Currently the vast majority of the industry is simply discussing and researching the possibility of remanufacturing. Collaboration is necessary in order to establish proper alternatives for second life applications, a recycler stated that “No company can do it by themselves, it has to be a group of companies that develop these concepts together”. Nevertheless, battery OEMs will have to be involved in the process due to their knowledge of the battery management system.
Creating a healthy reverse chain for EVBs
In conclusion, it is apparent that reverse logistics is highly influenced by governmental regulations, legislations and incentives. As the market matures, regulations and legislations will likely be strengthened. With stricter requirements, the industry would have to develop more efficient collection systems and more advanced recycling technologies.
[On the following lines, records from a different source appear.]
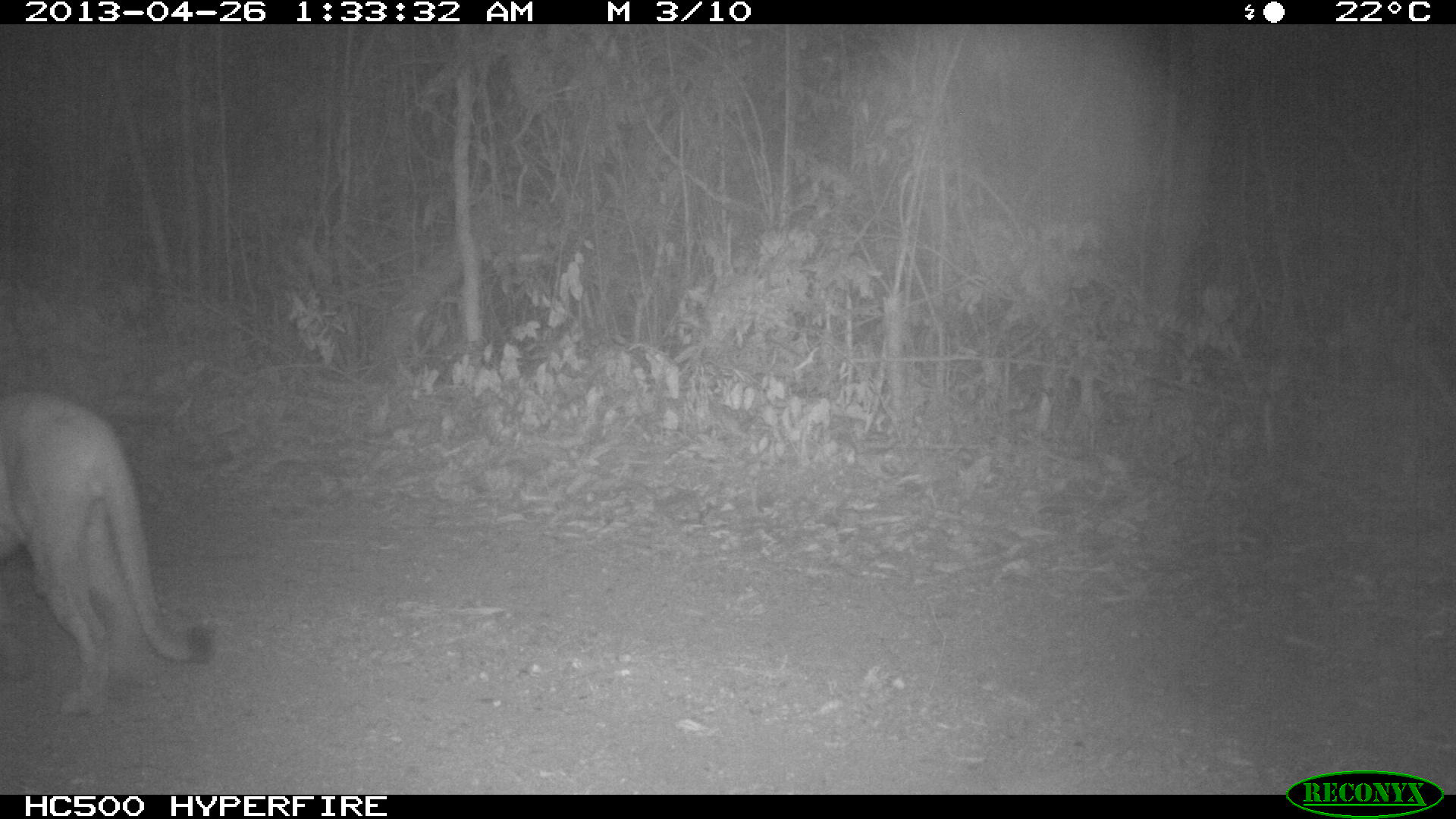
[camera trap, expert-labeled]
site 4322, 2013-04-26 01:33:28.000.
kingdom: Animalia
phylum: Chordata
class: Mammalia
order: Carnivora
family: Felidae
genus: Puma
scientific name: Puma concolor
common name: mountain lion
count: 1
Until volumes increase, collaboration and sharing best practice throughout the reverse chain is essential. Many 3PLs and recyclers today are part of research and focus groups where possible solutions to current challenges are discussed. It is important that such groups include both battery and automotive OEMs as they have the power to adapt the batteries in order to facilitate and standardise EOL activities. Without standardisation it is hard to set up lean collection systems. Instead, the industry has to act agile and adjust their processes to each individual battery. Operating an agile supply chain requires know-how that is not easily obtained. An example of such know-how would be that firms need to stay informed about different transport legislations.
Once volumes increase, firms will have to transport more batteries between different countries with diverse legislations. As a result, firms are forced to devote valuable personnel to study these legislations to ensure compliance. Centralised recycling hubs would limit the number of borders that need to be crossed, thus lowering administrative costs. Additionally, investments have to be made into transportation boxes as EVBs have to be transported in a safe manner. Therefore, such boxes will constitute one of the core investments for firms who want to transport and/or store EVBs. This is highly relevant for critical batteries, but also for non-critical batteries as their state can change during transportation and storage.
About the authors
Alexander Ziemba and Fabian Prevolnik both earned their Master’s degree with a major in business administration in 2019. They studied International Logistics & Supply Chain Management at Jönköping International Business School, Sweden. Together they authored the master thesis: The Reverse Logistics of Electric Vehicle Batteries, on which this article is based.
Project Management at Giesecke+Devrient
Alexander works in project management in the purchasing department for Giesecke+Devrient, a leading company providing security technology both for the physical and digital scope of money transactions.
Logistics planner at Metso
Fabian works at Metso, an industrial company which is providing technical solutions and services for several industries. He works in project execution and is a part of the logistics department for process equipment used in the mining industry.